Monday, 22 December 2008

I love being naked. I sleep naked every night. (I put on a bathrobe to leave the room, even just to the bathroom--my roommate puts up with enough eccentricity as it is.) Sometimes alone in my room I'll just hang out naked, reading or doing crafts or whatever, just enjoying the feeling of freedom.

One of the many things I love about being in a relationship is hanging out naked together. Even watching TV is more fun without pants, and cooking naked is a blast as long as you're not working with hot oil. (Naked + apron is a pretty sex look too.)

And one of the best damn things in the world is being naked outdoors. It's hard to arrange though. I live in an apartment where the only outdoors space is an extremely visible balcony, and I'm not on nakey terms with anyone who has a private backyard. I've been naked in the tent while camping sometimes. Chilly but fun. Maybe in the summer I can backpack to somewhere sufficiently remote, hopefully with the company of a special friend, and be nakey there.

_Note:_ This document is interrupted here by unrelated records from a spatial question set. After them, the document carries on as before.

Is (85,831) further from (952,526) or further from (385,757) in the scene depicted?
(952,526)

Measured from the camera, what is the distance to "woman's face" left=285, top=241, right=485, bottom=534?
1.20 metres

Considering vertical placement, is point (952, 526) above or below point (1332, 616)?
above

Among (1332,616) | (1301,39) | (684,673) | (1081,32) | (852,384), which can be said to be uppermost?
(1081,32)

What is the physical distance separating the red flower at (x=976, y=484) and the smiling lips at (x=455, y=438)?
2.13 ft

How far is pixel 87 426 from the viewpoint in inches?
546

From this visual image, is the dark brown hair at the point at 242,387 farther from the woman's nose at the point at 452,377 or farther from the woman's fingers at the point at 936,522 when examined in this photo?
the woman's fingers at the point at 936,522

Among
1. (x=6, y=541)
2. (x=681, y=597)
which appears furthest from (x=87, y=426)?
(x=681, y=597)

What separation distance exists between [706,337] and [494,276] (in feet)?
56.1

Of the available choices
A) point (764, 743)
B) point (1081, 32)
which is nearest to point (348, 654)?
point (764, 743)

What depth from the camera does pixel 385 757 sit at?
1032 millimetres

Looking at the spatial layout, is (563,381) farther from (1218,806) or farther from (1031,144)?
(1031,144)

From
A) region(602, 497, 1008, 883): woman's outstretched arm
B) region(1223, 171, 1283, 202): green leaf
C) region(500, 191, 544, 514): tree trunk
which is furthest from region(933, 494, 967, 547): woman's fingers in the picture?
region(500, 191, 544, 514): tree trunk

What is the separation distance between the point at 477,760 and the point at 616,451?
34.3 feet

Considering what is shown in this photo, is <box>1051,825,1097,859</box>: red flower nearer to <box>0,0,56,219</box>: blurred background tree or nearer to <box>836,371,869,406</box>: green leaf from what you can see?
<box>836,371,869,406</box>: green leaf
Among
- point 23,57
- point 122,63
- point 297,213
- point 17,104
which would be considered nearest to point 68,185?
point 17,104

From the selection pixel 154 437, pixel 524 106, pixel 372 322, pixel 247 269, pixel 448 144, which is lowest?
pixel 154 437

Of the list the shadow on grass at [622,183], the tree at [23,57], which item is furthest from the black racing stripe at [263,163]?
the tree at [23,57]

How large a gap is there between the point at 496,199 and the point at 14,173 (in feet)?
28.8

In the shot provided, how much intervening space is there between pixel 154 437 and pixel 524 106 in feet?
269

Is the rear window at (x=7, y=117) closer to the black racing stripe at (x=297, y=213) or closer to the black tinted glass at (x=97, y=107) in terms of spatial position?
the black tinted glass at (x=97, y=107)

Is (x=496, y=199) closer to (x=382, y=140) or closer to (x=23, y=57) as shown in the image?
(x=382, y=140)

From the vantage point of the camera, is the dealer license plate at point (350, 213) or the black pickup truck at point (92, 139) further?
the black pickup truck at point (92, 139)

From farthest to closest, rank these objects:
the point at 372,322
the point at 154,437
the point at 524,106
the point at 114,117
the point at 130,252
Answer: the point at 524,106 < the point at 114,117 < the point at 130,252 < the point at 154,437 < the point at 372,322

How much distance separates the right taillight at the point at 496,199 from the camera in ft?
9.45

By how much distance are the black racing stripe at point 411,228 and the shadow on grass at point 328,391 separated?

There's no way to say this without sounding like a creep (and, uh, having a sex blog with 400 posts bragging about what a horny pervert I am probably doesn't help), but I really wish nonsexual nudity was socially acceptable. I wish it was a sociable thing--hey, we're having a party, bring a six-pack and a towel to sit on!

In my sexual utopia, nudity is like taking off your shoes. It's unusual to do in public, but no big scandal if you do, and it's a sign of relaxation to do in private, but no judgement if you don't. And it's true that you usually take off your shoes to have sex, but that doesn't make shoelessness sexually menacing or vulnerable or inviting, it's little more than a coincidence.

As I type this, I'm wearing nothing but glasses and a hairtie, and I am so damn comfy.